Impacts of Thawing Permafrost on Nitrogen in Subarctic Peatlands
Keuper, F., van Bodegom, P.M., Dorrepaal, E., Weedon, J.T., van Hal, J., van Logtestijn, R.S.P. and Aerts, R. 2012. A frozen feast: thawing permafrost increases plant-available nitrogen in subarctic peatlands. Global Change Biology 18: 1998-2007.
Results indicated that "all extraction methods, across all peatlands, consistently showed up to seven times more plant-available N in near-surface permafrost soil compared to the current rooting zone layer," and they say that "these results were supported by the bioassay experiment, with an eightfold larger plant N-uptake from permafrost soil than from other N-sources such as current rooting zone soil or fresh litter substrates." In addition, they note that "net mineralization rates were much higher in permafrost soils compared to soils from the current rooting zone layer (273 mg N/m2 and 1348 mg N/m2 per growing season for near-surface permafrost at 0.5°C and 11°C, respectively, compared to -30 mg N/m2 for current rooting zone soil at 11°C)."

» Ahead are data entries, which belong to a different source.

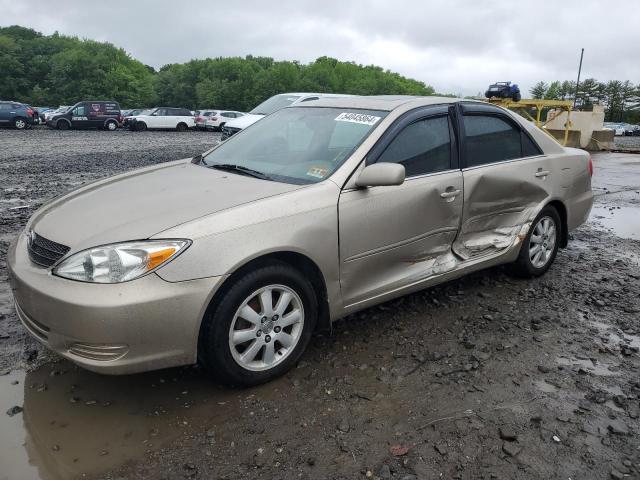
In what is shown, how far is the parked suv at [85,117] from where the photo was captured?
3028 cm

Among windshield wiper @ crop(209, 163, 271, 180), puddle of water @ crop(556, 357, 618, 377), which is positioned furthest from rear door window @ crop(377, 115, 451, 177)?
puddle of water @ crop(556, 357, 618, 377)

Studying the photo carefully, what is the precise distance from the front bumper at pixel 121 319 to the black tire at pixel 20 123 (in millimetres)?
30669

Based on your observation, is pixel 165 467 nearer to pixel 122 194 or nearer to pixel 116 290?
pixel 116 290

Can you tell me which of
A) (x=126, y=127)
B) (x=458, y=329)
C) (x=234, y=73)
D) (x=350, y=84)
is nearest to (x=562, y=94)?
(x=350, y=84)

The six Swedes and their lone Dutch collaborator conclude that their results "demonstrate that near-surface permafrost soil of subarctic peatlands can release a biologically relevant amount of plant available nitrogen, both directly upon thawing as well as over the course of a growing season through continued microbial mineralization of organically bound N." Therefore, given the nitrogen-limited nature of northern peatlands, they confidently conclude that "this release may have impacts on both plant productivity and species composition," which we presume would likely consist of significant increases in productivity and ecosystem species richness.